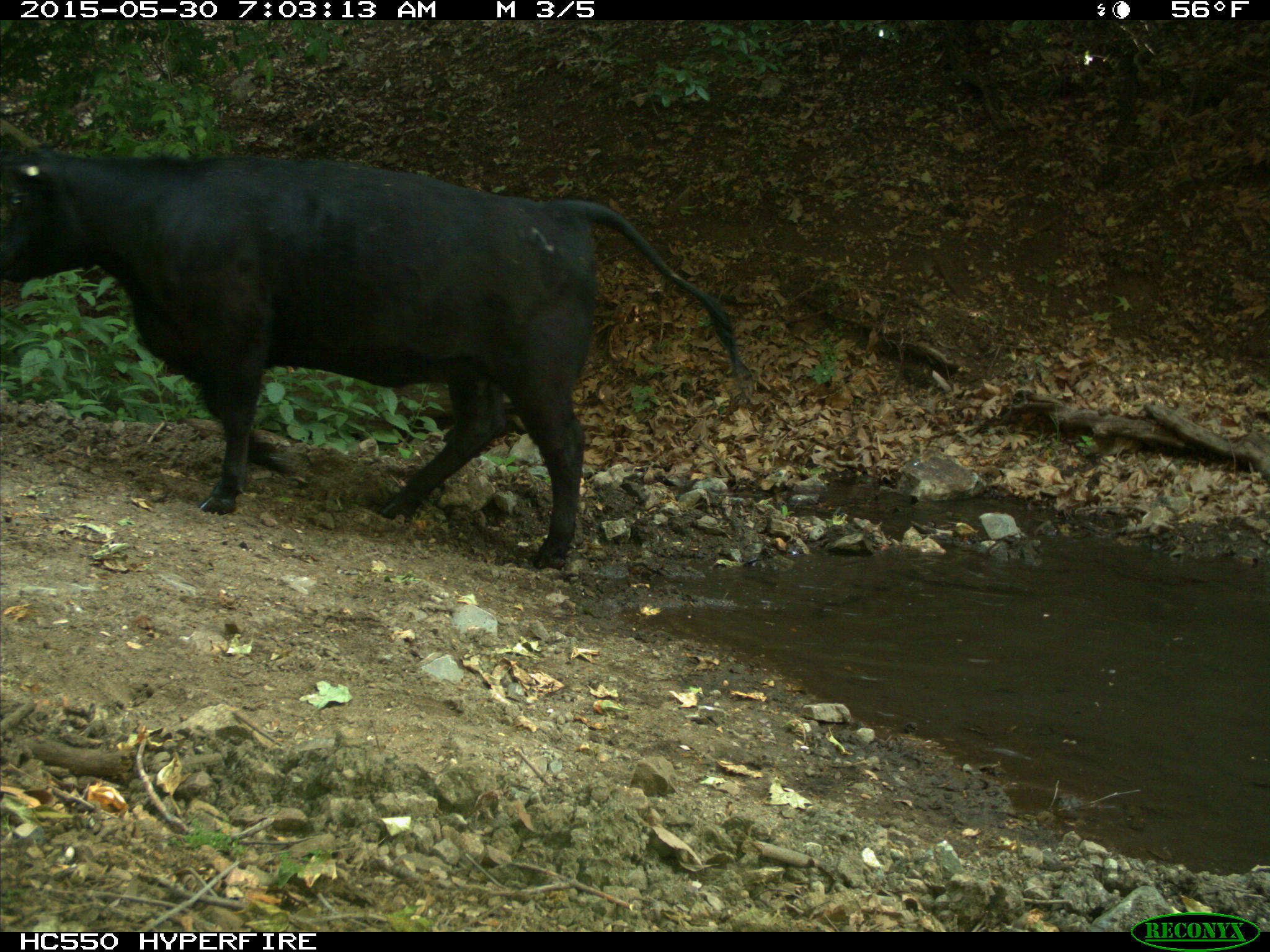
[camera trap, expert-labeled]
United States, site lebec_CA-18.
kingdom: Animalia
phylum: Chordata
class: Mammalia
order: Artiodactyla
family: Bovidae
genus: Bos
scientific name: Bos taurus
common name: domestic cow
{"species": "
┄┄┄┄┄┄┄┄┄┄
* **WHAT YOU WILL DO**
For this exercise, output the records exactly but omit their pictures.

* **TASK SOLUTION**
[camera trap, expert-labeled]
United States, site lebec_CA-18.
kingdom: Animalia
phylum: Chordata
class: Mammalia
order: Artiodactyla
family: Bovidae
genus: Bos
scientific name: Bos taurus
common name: domestic cow
{"species": "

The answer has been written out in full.